If you want to reach $1 million by the time you retire, it will help to start early.

Retirement accounts grow with compounding interest. “Every dollar you contribute earns an interest rate. That dollar plus interest then earns interest the next year, and then so on,” Demian says.

Based on this compounding interest, the amount you’ll need to contribute will change over time. Here’s what you’ll need to contribute each month to reach $1 million by age 65, assuming a 6% rate of return compounded monthly, starting at $0.

The longer you wait to start, the more of your paycheck you’ll need to contribute to reach $1 million. While a 24 year old could contribute just over 15% of their paycheck and have their account reach $1 million at 65, a person who waits until age 30 would need to contribute closer to a quarter of their biweekly paycheck to get the same result.

## A 401(k) match could reduce the amount you need to contribute

If you have a 401(k) plan, you might only need to contribute some of this amount since many employers match what you contribute, up to a certain percentage.

“This can actually be a shortcut,” Demian says. “Instead of being in that position where you have to invest 12.8% of your salary, if your employer matches 5%, all you have to do is put in 7%. Then, your employer is going to do the rest.”

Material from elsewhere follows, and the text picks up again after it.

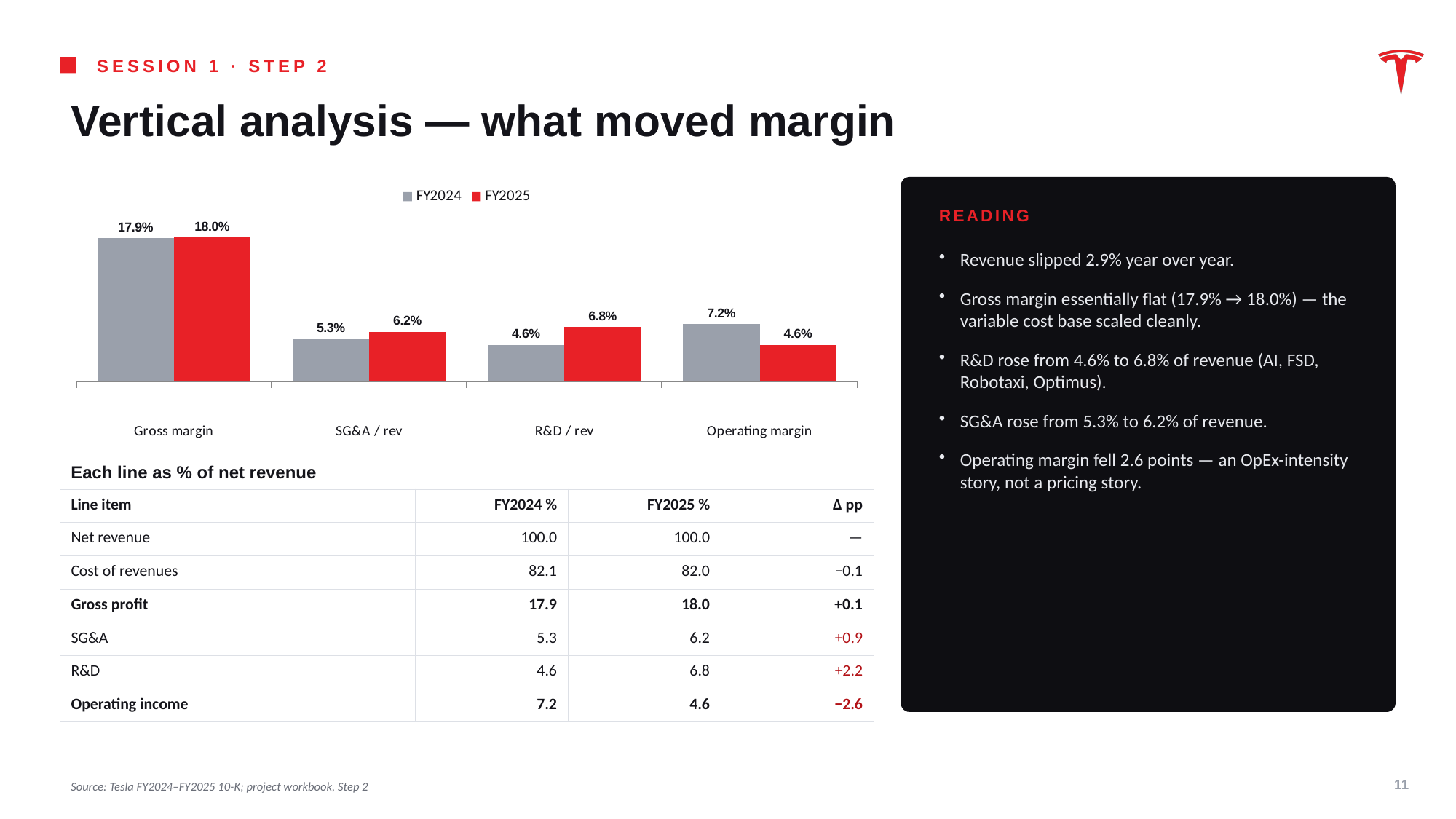
What is the FY2025 value for Gross margin in the chart? 18.0% For SG&A / rev, which is larger: the FY2024 value or the FY2025 value? FY2025 Which colour represents FY2025 in the chart? Red What is the FY2024 value for R&D / rev in the chart? 4.6% How many categories are shown on the x axis of the chart? 4 Which category has the lowest FY2025 value in the chart? Operating margin What kind of chart is shown on the slide? Bar chart How many series does the chart legend list? 2 What is the FY2025 value for Operating margin in the chart? 4.6% Which category has the highest FY2024 value in the chart? Gross margin For Operating margin, which is larger: the FY2024 value or the FY2025 value? FY2024 What is the difference between the FY2025 and FY2024 values for R&D / rev? 2.2 percentage points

While each plan is different, you may not need to put in the full amount you need to invest each month in order to reach $1 million — the match may complete the amount you’d need to save. Then, you can focus that extra cash on other saving or investing goals.

Each employer sets their own rules around matches, and whether or not they’re available. It depends on your employer’s plan, so checking with your employer’s HR department is the first step to get started with a 401(k).

If you’re self-employed, don’t have a match, or don’t have the option of a 401(k), an IRA could be the next best account to save in.